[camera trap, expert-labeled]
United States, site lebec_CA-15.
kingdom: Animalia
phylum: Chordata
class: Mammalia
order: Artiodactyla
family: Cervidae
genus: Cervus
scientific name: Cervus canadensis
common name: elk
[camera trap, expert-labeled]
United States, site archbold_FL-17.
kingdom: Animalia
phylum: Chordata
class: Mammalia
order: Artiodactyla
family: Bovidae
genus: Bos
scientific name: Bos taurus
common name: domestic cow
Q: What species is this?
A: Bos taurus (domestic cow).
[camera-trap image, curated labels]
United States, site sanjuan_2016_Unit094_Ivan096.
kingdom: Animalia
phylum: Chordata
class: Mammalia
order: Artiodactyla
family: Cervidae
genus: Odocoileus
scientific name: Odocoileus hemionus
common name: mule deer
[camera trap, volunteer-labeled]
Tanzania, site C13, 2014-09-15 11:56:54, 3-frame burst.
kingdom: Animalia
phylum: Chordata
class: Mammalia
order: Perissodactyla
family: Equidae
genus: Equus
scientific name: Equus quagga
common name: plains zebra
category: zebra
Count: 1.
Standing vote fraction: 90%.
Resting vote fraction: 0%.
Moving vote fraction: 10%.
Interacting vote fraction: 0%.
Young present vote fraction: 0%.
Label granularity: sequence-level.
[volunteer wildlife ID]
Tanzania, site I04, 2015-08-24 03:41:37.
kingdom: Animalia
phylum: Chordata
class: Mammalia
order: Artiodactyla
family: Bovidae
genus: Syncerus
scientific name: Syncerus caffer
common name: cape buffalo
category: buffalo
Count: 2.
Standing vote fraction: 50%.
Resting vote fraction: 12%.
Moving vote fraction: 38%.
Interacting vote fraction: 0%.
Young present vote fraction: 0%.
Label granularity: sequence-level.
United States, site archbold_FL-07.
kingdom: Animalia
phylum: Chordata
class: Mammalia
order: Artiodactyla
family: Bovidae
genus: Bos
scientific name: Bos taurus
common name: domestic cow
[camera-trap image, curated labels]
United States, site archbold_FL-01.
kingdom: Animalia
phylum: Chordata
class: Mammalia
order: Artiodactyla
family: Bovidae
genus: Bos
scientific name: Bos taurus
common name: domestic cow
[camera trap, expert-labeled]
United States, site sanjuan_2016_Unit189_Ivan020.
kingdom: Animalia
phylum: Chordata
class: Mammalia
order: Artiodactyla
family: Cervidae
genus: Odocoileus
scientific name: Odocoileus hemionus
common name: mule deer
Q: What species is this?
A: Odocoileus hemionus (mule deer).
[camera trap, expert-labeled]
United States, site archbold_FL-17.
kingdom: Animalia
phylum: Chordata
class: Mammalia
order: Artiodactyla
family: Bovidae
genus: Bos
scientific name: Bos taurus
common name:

**GOAL OF THE EXERCISE**
Your task is to reproduce all of the records exactly.

**ANSWER SECTION**
[camera trap, expert-labeled]
United States, site lebec_CA-15.
kingdom: Animalia
phylum: Chordata
class: Mammalia
order: Artiodactyla
family: Cervidae
genus: Cervus
scientific name: Cervus canadensis
common name: elk
[camera trap, expert-labeled]
United States, site archbold_FL-17.
kingdom: Animalia
phylum: Chordata
class: Mammalia
order: Artiodactyla
family: Bovidae
genus: Bos
scientific name: Bos taurus
common name: domestic cow
Q: What species is this?
A: Bos taurus (domestic cow).
[camera-trap image, curated labels]
United States, site sanjuan_2016_Unit094_Ivan096.
kingdom: Animalia
phylum: Chordata
class: Mammalia
order: Artiodactyla
family: Cervidae
genus: Odocoileus
scientific name: Odocoileus hemionus
common name: mule deer
[camera trap, volunteer-labeled]
Tanzania, site C13, 2014-09-15 11:56:54, 3-frame burst.
kingdom: Animalia
phylum: Chordata
class: Mammalia
order: Perissodactyla
family: Equidae
genus: Equus
scientific name: Equus quagga
common name: plains zebra
category: zebra
Count: 1.
Standing vote fraction: 90%.
Resting vote fraction: 0%.
Moving vote fraction: 10%.
Interacting vote fraction: 0%.
Young present vote fraction: 0%.
Label granularity: sequence-level.
[volunteer wildlife ID]
Tanzania, site I04, 2015-08-24 03:41:37.
kingdom: Animalia
phylum: Chordata
class: Mammalia
order: Artiodactyla
family: Bovidae
genus: Syncerus
scientific name: Syncerus caffer
common name: cape buffalo
category: buffalo
Count: 2.
Standing vote fraction: 50%.
Resting vote fraction: 12%.
Moving vote fraction: 38%.
Interacting vote fraction: 0%.
Young present vote fraction: 0%.
Label granularity: sequence-level.
United States, site archbold_FL-07.
kingdom: Animalia
phylum: Chordata
class: Mammalia
order: Artiodactyla
family: Bovidae
genus: Bos
scientific name: Bos taurus
common name: domestic cow
[camera-trap image, curated labels]
United States, site archbold_FL-01.
kingdom: Animalia
phylum: Chordata
class: Mammalia
order: Artiodactyla
family: Bovidae
genus: Bos
scientific name: Bos taurus
common name: domestic cow
[camera trap, expert-labeled]
United States, site sanjuan_2016_Unit189_Ivan020.
kingdom: Animalia
phylum: Chordata
class: Mammalia
order: Artiodactyla
family: Cervidae
genus: Odocoileus
scientific name: Odocoileus hemionus
common name: mule deer
Q: What species is this?
A: Odocoileus hemionus (mule deer).
[camera trap, expert-labeled]
United States, site archbold_FL-17.
kingdom: Animalia
phylum: Chordata
class: Mammalia
order: Artiodactyla
family: Bovidae
genus: Bos
scientific name: Bos taurus
common name:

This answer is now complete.